You can sit down and hear a Mozart symphony, or you can watch the Marx Brothers, and this will give you a pleasant escape for a while. And that is about the best that you can do…. I feel that one can come up with all these rationalizations and seemingly astute observations, but I think I said it well at the end of Deconstructing Harry: we all know the same truth; our lives consist of how we choose to distort it, and that’s it. Everybody knows how awful the world is and what a terrible situation it is and each person distorts it in a certain way that enables him to get through. Some people distort it with religious things. Some people distort it with sports, with money, with love, with art, and they all have their own nonsense about what makes it meaningful, and all but nothing makes it meaningful. These things definitely serve a certain function, but in the end they all fail to give life meaning and everyone goes to his grave in a meaningless way.

Well, that’s cheerful. Linker makes the important point that Crimes and Misdemeanors in no way proves that Woody Allen molested a child. But it does show that there is nothing in Woody Allen’s view of the universe that would stay his hand if he had that impulse, aside from fear of getting caught.
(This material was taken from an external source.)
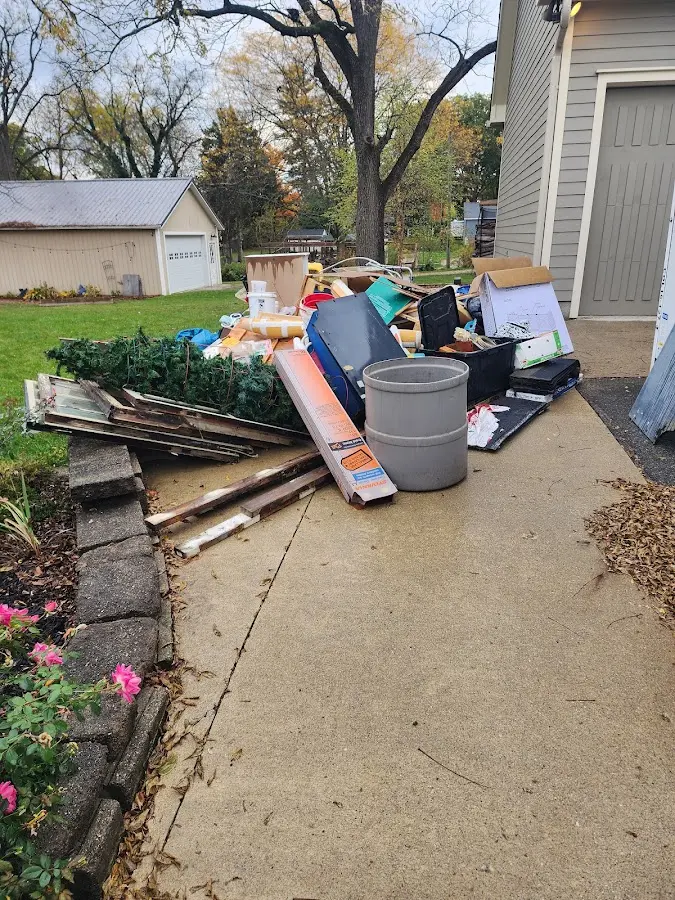 Dumpster being loaded with debris for Residential Dumpster Rental in Jarrell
What is useful about Allen’s nihilism is that he really does see the implications of that worldview more clearly than many, many others who profess a softer form of nihilism. That is, many people would believe that there’s no ultimate truth, that whatever you think is true is true for you. That the universe is meaningless; whatever meaning exists is meaning we give it. If that’s your view, says Woody Allen, then you must agree that the murderer has understood the reality of things better than the moralist. Of course most people would recoil from that conclusion, but I don’t see how any other conclusion is sensible, given the nihilist’s basic premise (that moral truth does not exist).
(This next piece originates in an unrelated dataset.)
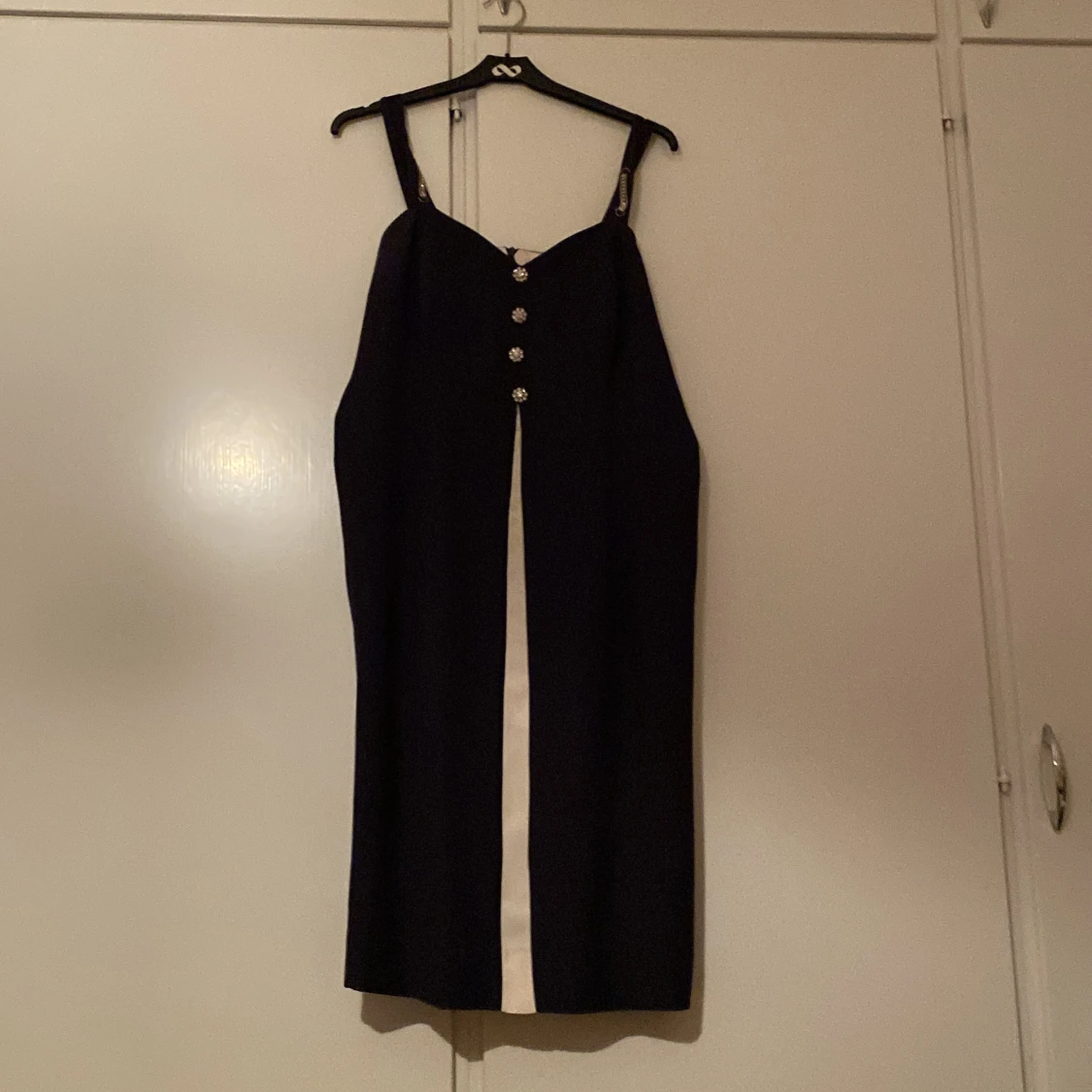 Svart klänning med knappar och axelband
Allen tells Commonweal, “There is no justice, there is no rational structure to it. That is just the way it is, and each person figures out some way to cope.” It’s not that Judah, the ophthalmologist, lives as a monster, any more than the nihilistic Woody Allen does. In fact, Judah is a conventional bourgeois figure. The esteem of his community and his family mean a great deal to him. Initially, the idea of committing the murder strikes him as horrifying, but the more he examines his own beliefs about morality, the more he grasps that his upper middle class manners are not the same thing as morality — and that he really doesn’t have a moral core, because he doesn’t believe in anything beyond his own desires. Here’s Woody Allen from a Time magazine interview in 2001, discussing his scandalous relationship with Soon-Yi Previn:

The heart wants what it wants. There’s no logic to those things. You meet someone and you fall in love and that’s that.

You really must watch Crimes and Misdemeanors.